This changeset adds both a scalar and an x86-64-v2 implementation
of the strcspn(3) function to libc. A baseline implementation does not
appear to be feasible given the requirements of the function.
The scalar implementation is similar to the generic libc implementation,
but expands the bit set into a byte set to reduce latency, improving
performance. This approach could probably be backported to the generic
C version to benefit other platforms.
The x86-64-v2 implementation is built around the infamous pcmpistri
instruction. An alternative implementation
based on the Muła/Langdale algorithm
was prototyped, but performed worse than the pcmpistri approach except
for sets of more than 16 characters with long input strings.
All implementations provide special cases for the empty set (reduces to
strlen as well as single-character sets (reduces to strchr). The
x86-64-v2 kernel falls back to the scalar implementation for sets of more
than 32 characters. This limit could be raised by additional multiples
of 16 through the use of additional pcmpistri code paths, but I consider
this case to be too rare to be of importance.

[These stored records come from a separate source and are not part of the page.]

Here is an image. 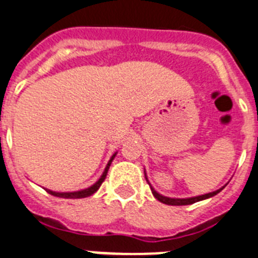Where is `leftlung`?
Here are the masks:
<instances>
[{"label": "left lung", "mask_w": 258, "mask_h": 258, "mask_svg": "<svg viewBox=\"0 0 258 258\" xmlns=\"http://www.w3.org/2000/svg\"><path fill=\"white\" fill-rule=\"evenodd\" d=\"M152 188V187H150ZM221 191L220 190H216L214 192H210V194H206V195H201V197H195V198H188V199H171V198H166L162 197V195H159L157 191H154L152 188V192L153 195L155 197V199H158L161 203H165V204H169V206H187V204H192V203H197L199 201H203V199H207V198L214 197L216 194H219Z\"/></svg>", "instance_id": "8db88e82"}]
</instances>
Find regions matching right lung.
<instances>
[{
	"label": "right lung",
	"instance_id": "1",
	"mask_svg": "<svg viewBox=\"0 0 258 258\" xmlns=\"http://www.w3.org/2000/svg\"><path fill=\"white\" fill-rule=\"evenodd\" d=\"M114 155H116V154H113V157L110 158V161H109V162H108V165H106V167H105V170H104L101 178H100V179L97 180V182H96L95 184H93V186L89 187V188H86V190H82V191H78V192H54V191H50V190H47V192L51 194V195H54V197L66 198V199H80V198L91 197L92 194H95L96 191L99 190L100 186H101V183H103L104 180H105L106 174H108V169H109L110 163H112V161H113Z\"/></svg>",
	"mask_w": 258,
	"mask_h": 258
}]
</instances>
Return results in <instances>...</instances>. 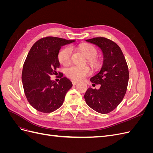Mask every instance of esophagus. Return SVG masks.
<instances>
[{
	"label": "esophagus",
	"mask_w": 153,
	"mask_h": 153,
	"mask_svg": "<svg viewBox=\"0 0 153 153\" xmlns=\"http://www.w3.org/2000/svg\"><path fill=\"white\" fill-rule=\"evenodd\" d=\"M72 83H73V85H76V84H78V82H77V81H76V80H73V81L72 82Z\"/></svg>",
	"instance_id": "1"
}]
</instances>
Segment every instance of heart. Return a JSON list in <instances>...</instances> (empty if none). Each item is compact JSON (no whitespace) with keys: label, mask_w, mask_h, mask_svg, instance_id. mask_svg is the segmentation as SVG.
<instances>
[{"label":"heart","mask_w":153,"mask_h":153,"mask_svg":"<svg viewBox=\"0 0 153 153\" xmlns=\"http://www.w3.org/2000/svg\"><path fill=\"white\" fill-rule=\"evenodd\" d=\"M79 48L90 61H92V59L96 56L97 50L92 46L83 45L80 46ZM72 51L71 47L69 46L60 50L58 55L59 62L64 66L69 65L71 62ZM91 69L89 66H72L67 69L66 75L74 80H81L84 79L87 76L91 75Z\"/></svg>","instance_id":"b5f03b06"}]
</instances>
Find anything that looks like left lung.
Instances as JSON below:
<instances>
[{
    "label": "left lung",
    "mask_w": 153,
    "mask_h": 153,
    "mask_svg": "<svg viewBox=\"0 0 153 153\" xmlns=\"http://www.w3.org/2000/svg\"><path fill=\"white\" fill-rule=\"evenodd\" d=\"M86 41L101 48L103 62L100 72L90 79L93 84H100V89L89 87L84 98L88 106L97 112L108 114L117 107L126 94L128 67L121 49L113 41L100 37Z\"/></svg>",
    "instance_id": "1"
}]
</instances>
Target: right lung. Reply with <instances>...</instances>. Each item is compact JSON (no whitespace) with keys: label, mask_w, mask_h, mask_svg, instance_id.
Instances as JSON below:
<instances>
[{"label":"right lung","mask_w":153,"mask_h":153,"mask_svg":"<svg viewBox=\"0 0 153 153\" xmlns=\"http://www.w3.org/2000/svg\"><path fill=\"white\" fill-rule=\"evenodd\" d=\"M75 41L45 37L37 41L27 55L22 71L23 87L27 101L39 112L50 113L58 109L73 86L70 80L62 77L63 75H60L58 83L51 80L50 76L57 75L60 49Z\"/></svg>","instance_id":"1"}]
</instances>
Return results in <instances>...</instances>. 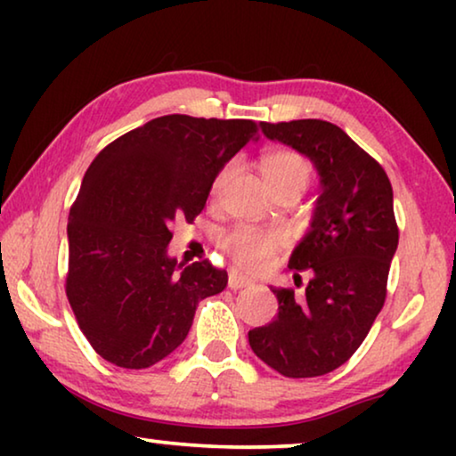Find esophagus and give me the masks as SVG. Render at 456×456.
<instances>
[{"instance_id":"1","label":"esophagus","mask_w":456,"mask_h":456,"mask_svg":"<svg viewBox=\"0 0 456 456\" xmlns=\"http://www.w3.org/2000/svg\"><path fill=\"white\" fill-rule=\"evenodd\" d=\"M247 286H251L247 278L242 276H236V273H230L228 276V289L230 290H240V289H247Z\"/></svg>"}]
</instances>
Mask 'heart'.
Returning a JSON list of instances; mask_svg holds the SVG:
<instances>
[{"label":"heart","instance_id":"obj_1","mask_svg":"<svg viewBox=\"0 0 456 456\" xmlns=\"http://www.w3.org/2000/svg\"><path fill=\"white\" fill-rule=\"evenodd\" d=\"M261 172H264L265 183L272 191L284 189V186H297V189L303 191L311 178L309 161L301 153L289 151V149L265 155L264 161H261ZM228 174L230 166H226L217 174L214 184H211V192L214 195L222 191ZM217 245L232 259V264L239 270L259 273L267 270L284 253L286 236L278 232V230L234 226L226 230V232H222Z\"/></svg>","mask_w":456,"mask_h":456}]
</instances>
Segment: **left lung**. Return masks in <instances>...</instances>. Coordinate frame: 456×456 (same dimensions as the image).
Here are the masks:
<instances>
[{"label": "left lung", "instance_id": "1", "mask_svg": "<svg viewBox=\"0 0 456 456\" xmlns=\"http://www.w3.org/2000/svg\"><path fill=\"white\" fill-rule=\"evenodd\" d=\"M267 139L297 149L320 174L309 232L289 261L305 295L272 289L278 315L248 332L257 357L286 378H317L346 363L386 301L398 247L392 184L384 167L326 120L261 122Z\"/></svg>", "mask_w": 456, "mask_h": 456}]
</instances>
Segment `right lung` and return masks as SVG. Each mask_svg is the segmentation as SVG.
Wrapping results in <instances>:
<instances>
[{"instance_id": "right-lung-1", "label": "right lung", "mask_w": 456, "mask_h": 456, "mask_svg": "<svg viewBox=\"0 0 456 456\" xmlns=\"http://www.w3.org/2000/svg\"><path fill=\"white\" fill-rule=\"evenodd\" d=\"M253 120L161 116L102 149L68 217L66 297L105 361L147 370L183 345L199 301L226 270L167 255L172 222H192L226 161L257 141Z\"/></svg>"}]
</instances>
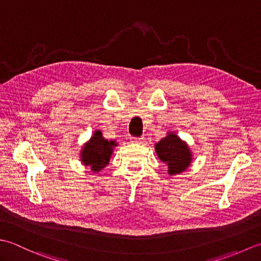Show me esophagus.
Segmentation results:
<instances>
[{"label":"esophagus","mask_w":261,"mask_h":261,"mask_svg":"<svg viewBox=\"0 0 261 261\" xmlns=\"http://www.w3.org/2000/svg\"><path fill=\"white\" fill-rule=\"evenodd\" d=\"M145 138L144 137H132L130 138V143L133 144H142V143H144Z\"/></svg>","instance_id":"obj_1"}]
</instances>
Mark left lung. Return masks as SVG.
Instances as JSON below:
<instances>
[{
    "label": "left lung",
    "mask_w": 261,
    "mask_h": 261,
    "mask_svg": "<svg viewBox=\"0 0 261 261\" xmlns=\"http://www.w3.org/2000/svg\"><path fill=\"white\" fill-rule=\"evenodd\" d=\"M155 151L160 160L168 164L169 174L185 171L191 163V152L187 144L173 133L155 144Z\"/></svg>",
    "instance_id": "8db88e82"
}]
</instances>
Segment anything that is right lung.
I'll return each instance as SVG.
<instances>
[{
    "label": "right lung",
    "instance_id": "add662e5",
    "mask_svg": "<svg viewBox=\"0 0 261 261\" xmlns=\"http://www.w3.org/2000/svg\"><path fill=\"white\" fill-rule=\"evenodd\" d=\"M115 141L105 140L102 133L95 130L90 141L81 151V161L86 167H90L93 172H99L109 163L111 153L116 146Z\"/></svg>",
    "mask_w": 261,
    "mask_h": 261
}]
</instances>
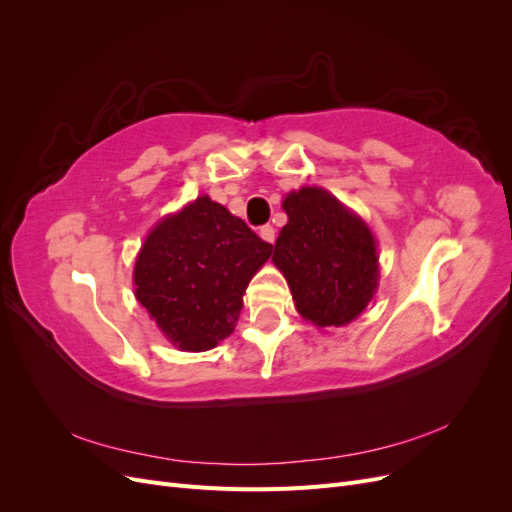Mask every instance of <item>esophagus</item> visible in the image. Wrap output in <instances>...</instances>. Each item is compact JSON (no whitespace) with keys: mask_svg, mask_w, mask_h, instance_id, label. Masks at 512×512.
I'll list each match as a JSON object with an SVG mask.
<instances>
[{"mask_svg":"<svg viewBox=\"0 0 512 512\" xmlns=\"http://www.w3.org/2000/svg\"><path fill=\"white\" fill-rule=\"evenodd\" d=\"M258 235L265 239L267 243H273L275 241V228L271 226V224H267V226H262L260 230H258Z\"/></svg>","mask_w":512,"mask_h":512,"instance_id":"esophagus-1","label":"esophagus"}]
</instances>
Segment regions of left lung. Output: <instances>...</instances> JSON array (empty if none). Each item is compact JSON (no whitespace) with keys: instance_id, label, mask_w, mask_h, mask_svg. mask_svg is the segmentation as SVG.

We currently use the NetBSD test suite to cover this function. It only
contains a very rudimentary test of this function. I have therefore
written an all new set of unit tests for the FreeBSD test suite covering
many edge cases relating to alignment issues.
The new implementations are documented in simd(7) as usual.
Performance is pretty good, beating glibc except for long strings on
size 0/1 sets (the special cases), where glibc likely uses an AVX or
AVX-512 optimised strlen/strchr. The test cases are short/mid/long
as usual, with the trailing number indicating the size of the set.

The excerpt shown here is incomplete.